REQUIREMENT 1
In the Random Acts interview, could you rewrite the passage starting at "We're still gathering" and ending at "off on that.", with "footage" swapped for "video"?
REQUIREMENT 2
How would you say this sentence from the Random Acts interview in Spanish: "We've raised a lot of money and we're looking for ways to spend it wisely without being wasteful."

How do you come up with the items for the hunt. Are you drunk at the time?
I'm a procrastinator, so for me, I have two friends who are mathematicians ... On the first year, I sent out an email to a lot of friends and frankly, most of the ideas that came back weren't very good, apart from these two friends, a married couple who are mathematicians, and they come up with some great ideas. So they, each year, have given me 10 items, and then I have a friend who helps me run the scavenger hunt and he comes up with a bunch, and then another woman, Jean Louis, who is sort of a friend and sort of an antagonist, comes up with a couple, and then the rest I come up with on an airplane when I have to get the list done the next morning -- I'm not drunk and I'm not having fun, and I'm just letting my brain fart all over my keypad.

What's ahead for your charity, Random Acts, now that you've completed the Jacmel Children's Center?
We have finished our big project in Haiti and this year, we're launching something called Class Act, which is basically a program to encourage classrooms to participate in Random Acts. We're trying to get classrooms to carry out acts of kindness and then submit footage or documentation of their act, and then we will award a cash prize to our favorite, and that school will get a cash prize, and I think it could actually be really big to have schools all over the country involved.

This year, we have been quite successful with everything from sponsorships to fundraising campaigns. We've raised a lot of money and we're looking for ways to spend it wisely without being wasteful. We're 100 percent volunteer, so we don't have this constant trickle of outgoing money that most organizations do, so we can really earmark stuff for good causes. So in addition to that new big campaign and a couple of others I'm not yet ready to talk about, we're continually looking for good acts to fund.

We're still gathering footage from it, but a woman just came back from Africa where she was reunited with her daughter -- she had been brought to the States, she'd been trafficked here, brought over as a slave and hadn't been home to see her daughter in almost 20 years, so we paid to send her home. And we're looking for other acts, not necessarily that grand or majestic, but things like that to fund more of. And we have probably a dozen of those in the works at the moment, and then we're doing these bigger campaigns like Class Act. But we're not doing another trip to a developing country this coming year -- we're going to take a year off on that.

RAW DATA
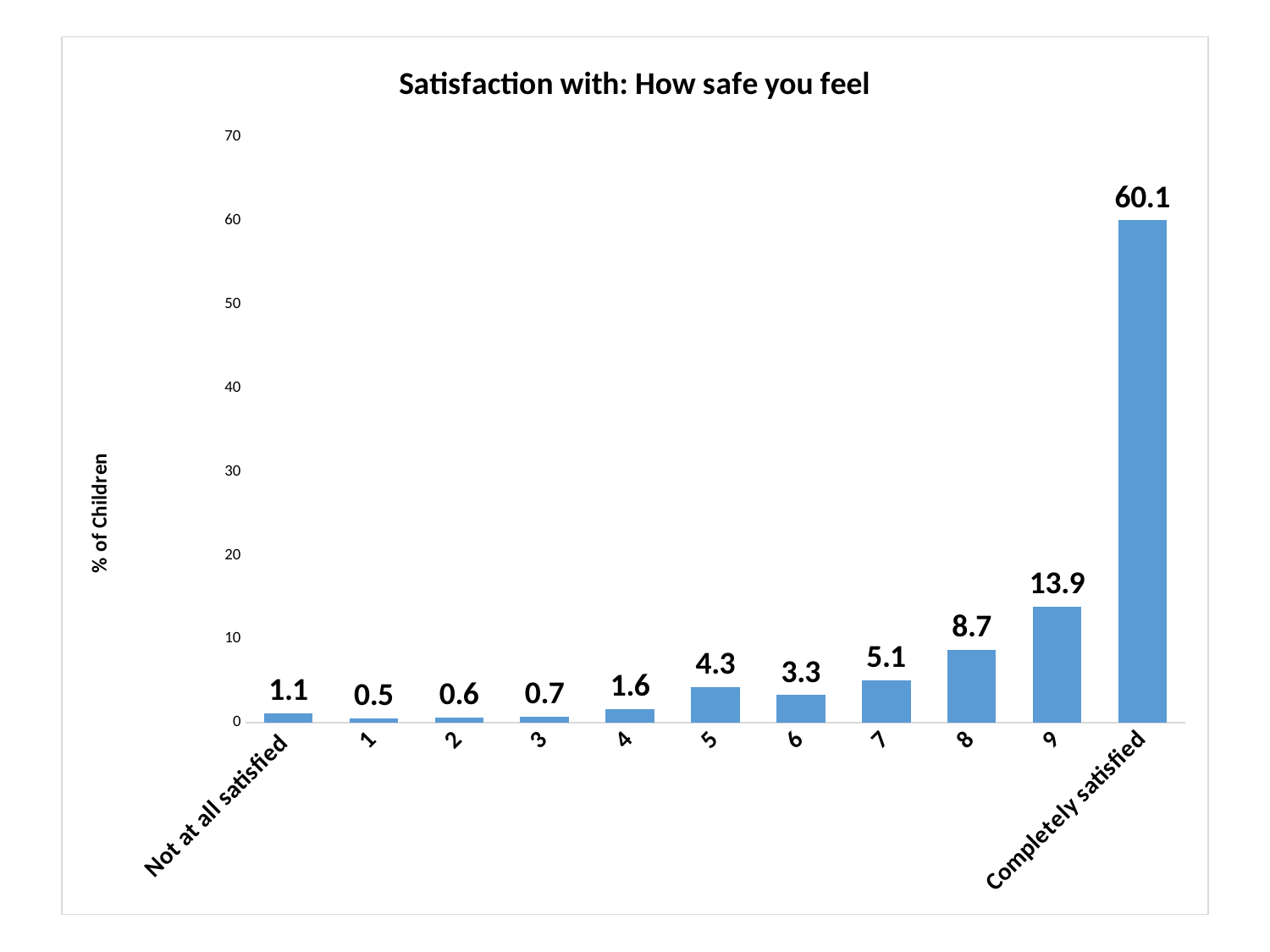
Is the value for "Completely satisfied" greater or less than 50? greater What is the difference between the values for "Completely satisfied" and category 9? 46.2 What is the title of the chart? Satisfaction with: How safe you feel How many categories are shown on the x axis? 11 What is the value for "Not at all satisfied"? 1.1 Which category has the lowest value? 1 What is the value for category 5? 4.3 Which is larger, the value for category 5 or category 6? 5 What is the value for "Completely satisfied"? 60.1 What kind of chart is this? bar chart Which category has the highest value? Completely satisfied What is the value for category 9? 13.9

TASK RESULT 1
We're still gathering video from it, but a woman just came back from Africa where she was reunited with her daughter -- she had been brought to the States, she'd been trafficked here, brought over as a slave and hadn't been home to see her daughter in almost 20 years, so we paid to send her home. And we're looking for other acts, not necessarily that grand or majestic, but things like that to fund more of. And we have probably a dozen of those in the works at the moment, and then we're doing these bigger campaigns like Class Act. But we're not doing another trip to a developing country this coming year -- we're going to take a year off on that.

TASK RESULT 2
Hemos recaudado mucho dinero y estamos buscando formas de gastarlo con sensatez sin derrochar.